### Extrait de page
══════

Realpolitik : chiche ?

par phiconvers
mercredi 12 décembre 2007

Les autorités françaises se seraient converties à la realpolitik pour aller chercher la croissance jusqu’aux chiottes s’il le faut. Je ne vais pas refaire ici l’inventaire des complaisances internationales récentes et à venir. Au fait, bienvenue Mouammar...

La France - patrie des droits de l’homme, phare des nations, petite flamme des opprimés de par le monde, notre prieur (il serait mesquin de parler de président) n’a-t-il pas dit « l’idée que je me fais de notre pays, la France, c’est que, chaque fois que quelqu’un est injustement opprimé, ce quelqu’un-là devienne Français immédiatement » - reviendrait-elle à un pragmatisme qu’elle aurait oublié au gré de ses masturbations idéologiques aussi ridicules que vaines ?

Rien n’est moins sûr... Les longues harangues prétentieuses de nos dirigeants face à un monde prié de se pâmer devant tant de vertu devraient se poursuivre. Ce qui n’empêchera pas le président comme ses prédécesseurs de draguouiller des apprentis démocrates particulièrement bouchés. Et tant pis pour les esprits chagrins qui butent sur l’extrême subtilité de ce messianisme admirable.

La realpolitik m’est fort sympathique, pourvu qu’elle soit modeste et bien assumée. L’Etat n’est en effet pas une référence morale. Il a pour vocation d’appréhender puis de défendre les intérêts des citoyens qu’il sert. Donc, l’existence de relations mutuellement bénéfiques avec la Chine, l’Algérie ou même la Libye ne me pose pas de problèmes de principe, à quelques conditions près :

1/ Cessons vite nos leçons de vertu et laissons-les à nos voisins allemands par exemple, en espérant très fort que, pour leur part, ils renonceront au business avec tous les voyous qui peuplent la planète.

2/ Malgré l’appât du gain immédiat (rendu bien tentant par le rythme de la démocratie), soyons capables de réfléchir à une stratégie efficace dans le long terme.

3/ Appliquons notre nouvelle lucidité en France et en Europe.

══════

### Données fournies

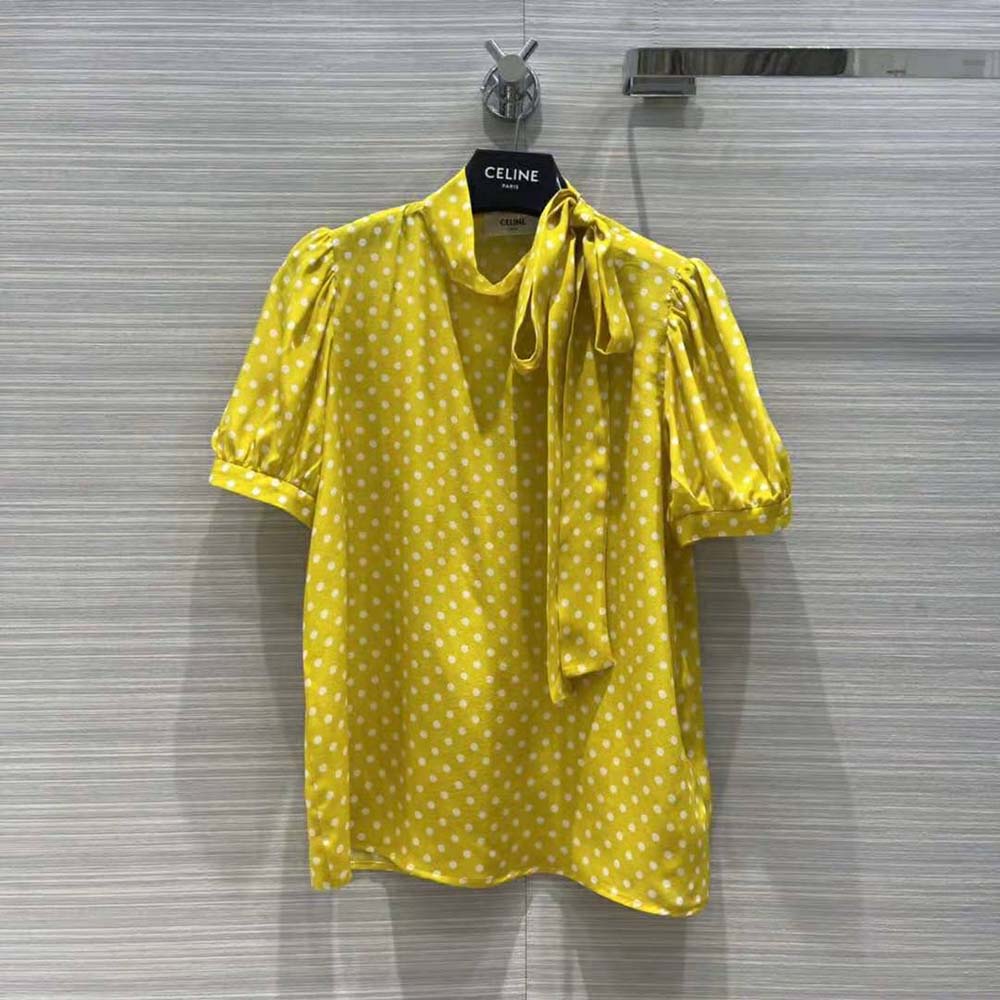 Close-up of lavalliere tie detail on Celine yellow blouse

══════

### Consignes de l'exercice
- a) Selon le billet sur la realpolitik, quelle est la vocation de l'État ?
- b) Prolongez le billet sur la realpolitik à partir de sa dernière phrase.
Les lignes constituent un matériau distinct du billet sur la realpolitik.

### Réponses attendues
- a) Appréhender puis défendre les intérêts des citoyens qu'il sert.

- b)
Je m’explique. Que veulent dire 20 milliards d’euros de contrats avec la Chine ? Ne devrait-on pas plutôt parler de 20 milliards d’euros de chiffre d’affaires pour des entreprises multinationales ayant leur siège dans l’Ouest parisien pour la plupart ? L’Elysée aurait-il le pragmatisme (et l’honnêteté) de nous dire ce qui restera en France de ces 20 000 000 000 d’euros après les transferts de technologies, les compensations diverses et variées, notamment la délocalisation d’une chaîne d’assemblage de nos Airbus ? Seront-ce des ouvriers français grassement payés aux conditions de l’expatriation qui monteront les cheminées des réacteurs nucléaires vendus ? Et, dans dix ou vingt ans, qu’est-ce qui manquera à la Chine pour concurrencer Airbus ou Areva ? Aurait-on l’orgueil insensé de considérer que nous sommes structurellement plus ingénieux que les petits hommes jaunes ? C’est ainsi que l’on se rassure à bon compte en envisageant de conserver ad vitam aeternam une avance technologique d’une dizaine d’année sur ces foutues faces de prune tout juste bonnes à nous copier...

Moi, je crois que ces contrats illustrent un sauve qui peut généralisé, destiné à prolonger pour encore quelques années nos illusions. Il y a donc deux options commandées par la realpolitik, celle-là même que redécouvre miraculeusement le gourou du pouvoir d’achat.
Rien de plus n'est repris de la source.